Auditrack is not the only choice in simulated brokerages. Hendersonville, N.C.-based TradeComp International has offered simulated services since 1992. Chris Eudy, TradeComp's owner, says that 75% to 80% of TradeComp's clients are beginning retail traders. One area the company focuses on is trading competitions. Eudy says this adds another level of competition to the service and makes it even more realistic in terms of the emotions you feel when trading.
"I have one client who says that some of his trades are 'six cigarette trades,'" Eudy says.TradeComp clients can submit trades via telephone, fax or e-mail.
Still another option is the Web-based simulated trading the Chicago Mercantile Exchange (CME) and the Chicago Board of Trade (CBOT) offer for their new, retail-sized stock index futures. Both services are very cheap - $10 for the first month with no limit on the number of trades - and both use the Auditrade interface.
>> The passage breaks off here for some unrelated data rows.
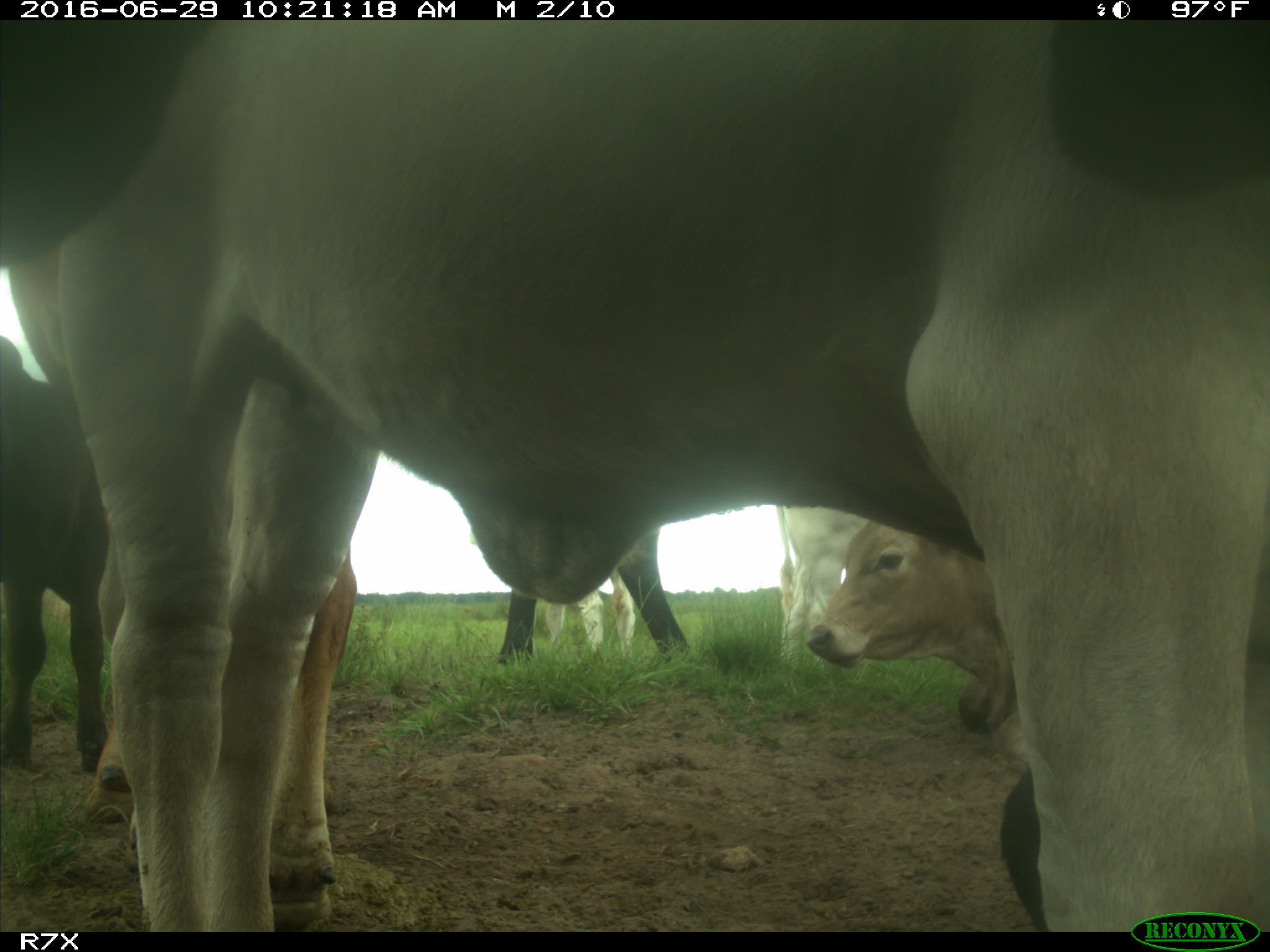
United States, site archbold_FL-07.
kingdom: Animalia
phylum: Chordata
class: Mammalia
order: Artiodactyla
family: Bovidae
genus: Bos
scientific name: Bos taurus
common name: domestic cow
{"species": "Bos taurus (domestic cow)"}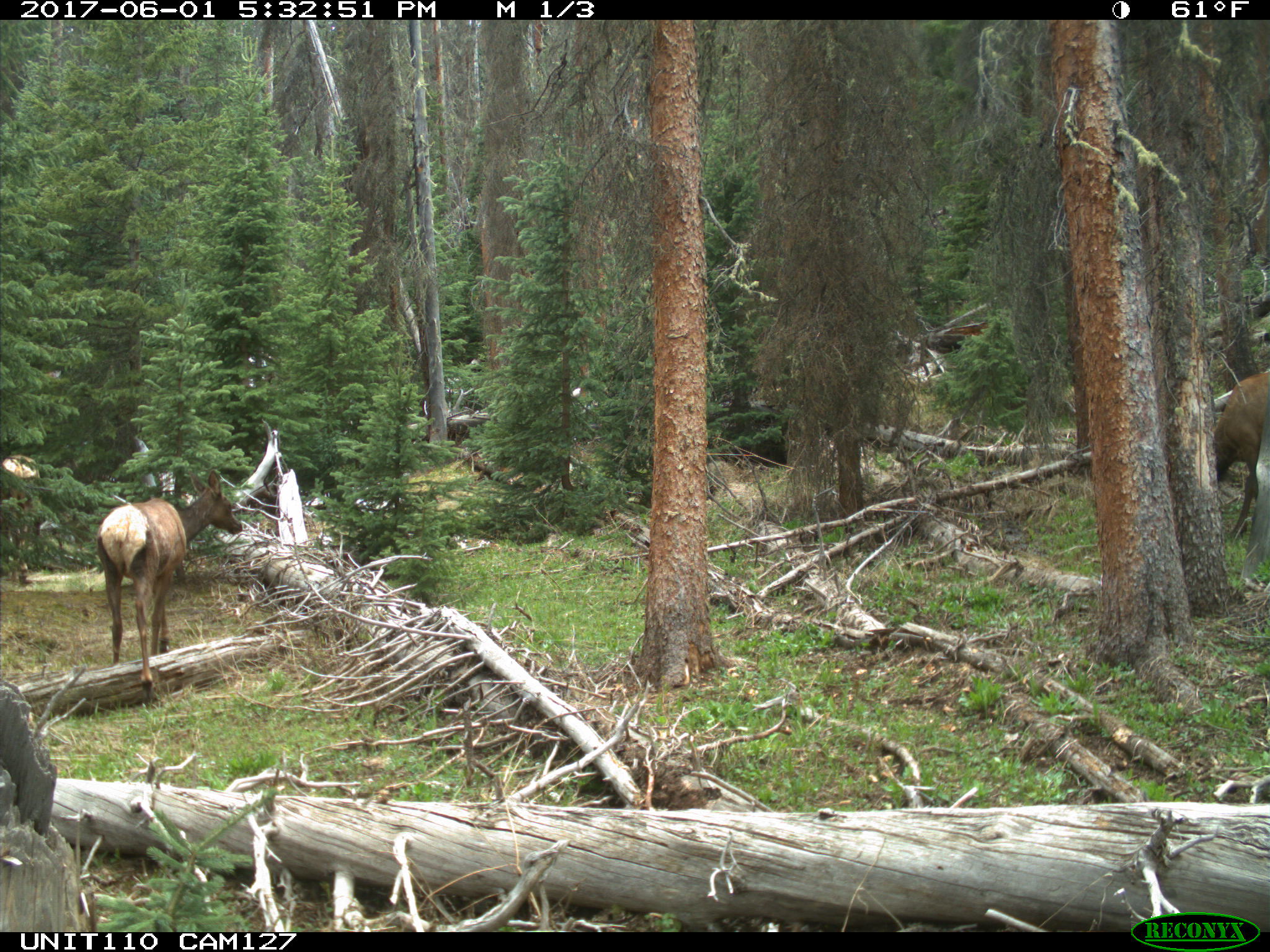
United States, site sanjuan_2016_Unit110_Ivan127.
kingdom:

Some still contend that a simulated brokerage service, whether through TradeComp, Auditrack, an exchange or a real broker, may not add much above simple paper trading.
"If you feel like you need that added crutch, fine," Dickson says. "But you're going to spend enough money on your trading education as it is without spending additional money [on] someone to hold your hand."
The simulated brokerages do concede so much: "It's not perfect," says TradeComp's Eudy. "Nothing is as perfect as trading real money. But this is as perfect as it can get. If you can't trade in a simulated market, you're not going to make it trading for real."
Trader meets world
Of course, the most exciting step in paper trading is when you stop to risk real money in real markets. So when do you make the leap? It's not just when you've made X amount of dollars or X% on your starting stake.
Dickson says it's time to trade when you're satisfied with your total results, not just your net profits. Drawdowns, pyramiding and your general market comfort count too. While the time varies for everyone, Dickson doubts anyone should paper trade for less than half a year.
Know, too, that merely good paper trading results - not the 1,000% returns many toss around the industry - shouldn't discourage you from real trading. (Remember, paper trading is not primarily for testing the statistical soundness of a methodology but rather an opportunity to practice it.) If you control your risk and feel confident, you still can succeed despite moderate, yet consistent, paper results.
"A trader...might actually be better than the paper trading results if being in a real market situation forces that trader to be more disciplined and focused," Richards says.